Lady Victoria was the wife of Lord William Plunket, Governor-General of New Zealand from 1904 to 1910.
Her father, Frederick Hamilton-Temple-Blackwood, first marquess of Dufferin and Ava, had been the Governor-General of Canada and Viceroy of India. Queen Victoria had been Lady Victoria's godmother.
Historian Melanie Oppenheimer credits Lady Victoria with far more than a passive role in the Plunket Society, of which she was patron.
Oppenheimer says in the NZ Journal of History that the creation of a professional Plunket nursing service was Lady Victoria's idea. The nursing service set Dr Truby King's Plunket Society apart and established it as the dominant model of child and mother welfare groups across the Empire.

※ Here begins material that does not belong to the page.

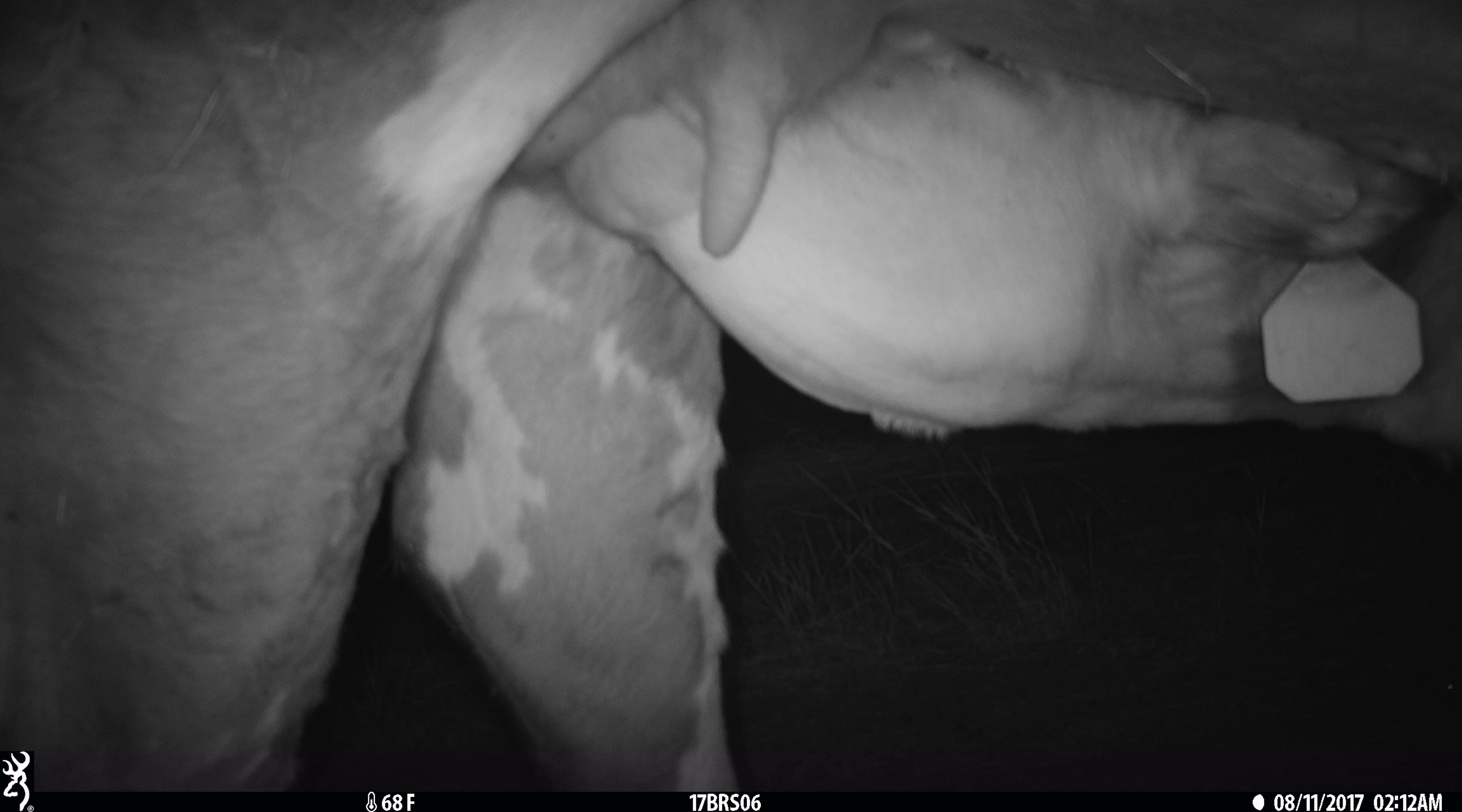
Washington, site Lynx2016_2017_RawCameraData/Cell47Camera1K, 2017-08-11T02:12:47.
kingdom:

Lady Victoria threw herself into the society and went on a national lecture tour, speaking about baby feeding and welfare.
She attracted large audiences - at least 200 at an afternoon meeting in Christchurch in 1908, followed by another in the evening attended by more than 350, according to the Lyttelton Times.
Not limited to lecturing and supporting the society, Lady Victoria also took on design work, patenting a special hood for baby prams, which she licensed to a Christchurch manufacturer.
Some years after the Plunkets returned to Britain, Lady Victoria invited King there to create the Babies of the Empire Society, later called the Mothercraft Training School, which implemented some of what had been learned in New Zealand.